▸ EXERCISE PROMPT:
Format the lines of the records below as a Markdown table with columns "Row" and "Line", beginning at the line containing "What is the measure" and continuing through the end of the records. Leave out blank lines.

▸ EXTRACTED RECORDS:
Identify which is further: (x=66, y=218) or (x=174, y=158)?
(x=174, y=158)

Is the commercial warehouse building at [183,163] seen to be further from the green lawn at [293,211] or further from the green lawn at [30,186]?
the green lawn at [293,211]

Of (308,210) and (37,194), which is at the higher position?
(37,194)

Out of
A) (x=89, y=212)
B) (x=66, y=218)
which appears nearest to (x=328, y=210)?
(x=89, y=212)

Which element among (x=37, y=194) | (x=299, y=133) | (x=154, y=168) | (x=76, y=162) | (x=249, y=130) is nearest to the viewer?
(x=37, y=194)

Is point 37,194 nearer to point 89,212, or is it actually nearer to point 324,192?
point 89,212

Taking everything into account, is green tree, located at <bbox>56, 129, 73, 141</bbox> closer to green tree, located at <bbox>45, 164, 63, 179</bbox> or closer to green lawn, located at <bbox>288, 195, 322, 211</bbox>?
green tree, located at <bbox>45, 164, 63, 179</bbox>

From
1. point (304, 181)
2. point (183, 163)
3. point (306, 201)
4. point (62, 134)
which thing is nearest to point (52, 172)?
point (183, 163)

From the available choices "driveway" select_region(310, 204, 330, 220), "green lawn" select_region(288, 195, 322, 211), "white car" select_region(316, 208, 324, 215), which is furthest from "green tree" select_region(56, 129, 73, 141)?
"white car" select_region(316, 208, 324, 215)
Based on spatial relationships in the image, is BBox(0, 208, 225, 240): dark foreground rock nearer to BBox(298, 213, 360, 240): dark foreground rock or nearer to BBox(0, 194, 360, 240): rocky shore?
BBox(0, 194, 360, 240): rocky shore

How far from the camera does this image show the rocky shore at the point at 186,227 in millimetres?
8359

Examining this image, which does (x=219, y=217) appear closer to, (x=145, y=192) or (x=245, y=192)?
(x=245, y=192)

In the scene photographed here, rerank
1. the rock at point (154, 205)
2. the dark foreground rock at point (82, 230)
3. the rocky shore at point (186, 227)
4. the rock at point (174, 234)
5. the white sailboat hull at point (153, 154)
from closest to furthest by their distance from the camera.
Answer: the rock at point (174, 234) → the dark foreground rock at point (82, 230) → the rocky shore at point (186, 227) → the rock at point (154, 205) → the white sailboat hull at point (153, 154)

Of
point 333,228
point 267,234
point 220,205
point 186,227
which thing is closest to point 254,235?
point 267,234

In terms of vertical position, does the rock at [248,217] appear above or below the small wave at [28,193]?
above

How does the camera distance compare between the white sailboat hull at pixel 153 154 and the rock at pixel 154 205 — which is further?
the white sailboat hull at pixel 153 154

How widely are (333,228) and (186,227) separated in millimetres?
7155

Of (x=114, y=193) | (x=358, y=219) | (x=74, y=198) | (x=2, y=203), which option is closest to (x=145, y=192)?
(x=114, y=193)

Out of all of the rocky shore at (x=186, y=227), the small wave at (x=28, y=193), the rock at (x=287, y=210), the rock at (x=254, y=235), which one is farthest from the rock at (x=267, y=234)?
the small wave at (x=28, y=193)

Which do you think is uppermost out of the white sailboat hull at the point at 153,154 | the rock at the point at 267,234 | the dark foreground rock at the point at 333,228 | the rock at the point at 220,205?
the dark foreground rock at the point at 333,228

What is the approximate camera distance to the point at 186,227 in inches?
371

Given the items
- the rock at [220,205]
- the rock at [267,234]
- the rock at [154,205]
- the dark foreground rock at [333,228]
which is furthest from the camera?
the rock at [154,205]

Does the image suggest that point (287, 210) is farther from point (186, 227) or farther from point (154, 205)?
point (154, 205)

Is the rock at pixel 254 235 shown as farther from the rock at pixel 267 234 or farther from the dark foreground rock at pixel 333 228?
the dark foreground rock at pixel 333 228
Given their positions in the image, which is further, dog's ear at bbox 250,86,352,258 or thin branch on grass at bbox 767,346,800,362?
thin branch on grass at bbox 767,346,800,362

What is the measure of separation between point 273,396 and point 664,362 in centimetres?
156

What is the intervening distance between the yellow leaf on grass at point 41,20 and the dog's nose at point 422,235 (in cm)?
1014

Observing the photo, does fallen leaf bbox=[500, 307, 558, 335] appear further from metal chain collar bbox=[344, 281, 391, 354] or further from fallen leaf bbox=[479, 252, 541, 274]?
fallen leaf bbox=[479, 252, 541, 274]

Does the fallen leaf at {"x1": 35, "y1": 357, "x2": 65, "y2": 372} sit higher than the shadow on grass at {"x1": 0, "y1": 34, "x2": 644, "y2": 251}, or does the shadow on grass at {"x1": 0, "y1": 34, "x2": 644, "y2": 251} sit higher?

▸ WORKED SOLUTION:
| Row | Line |
|---|---|
| 1 | What is the measure of separation between point 273,396 and point 664,362 in centimetres? |
| 2 | 156 |
| 3 | What is the intervening distance between the yellow leaf on grass at point 41,20 and the dog's nose at point 422,235 (in cm)? |
| 4 | 1014 |
| 5 | Observing the photo, does fallen leaf bbox=[500, 307, 558, 335] appear further from metal chain collar bbox=[344, 281, 391, 354] or further from fallen leaf bbox=[479, 252, 541, 274]? |
| 6 | fallen leaf bbox=[479, 252, 541, 274] |
| 7 | Does the fallen leaf at {"x1": 35, "y1": 357, "x2": 65, "y2": 372} sit higher than the shadow on grass at {"x1": 0, "y1": 34, "x2": 644, "y2": 251}, or does the shadow on grass at {"x1": 0, "y1": 34, "x2": 644, "y2": 251} sit higher? |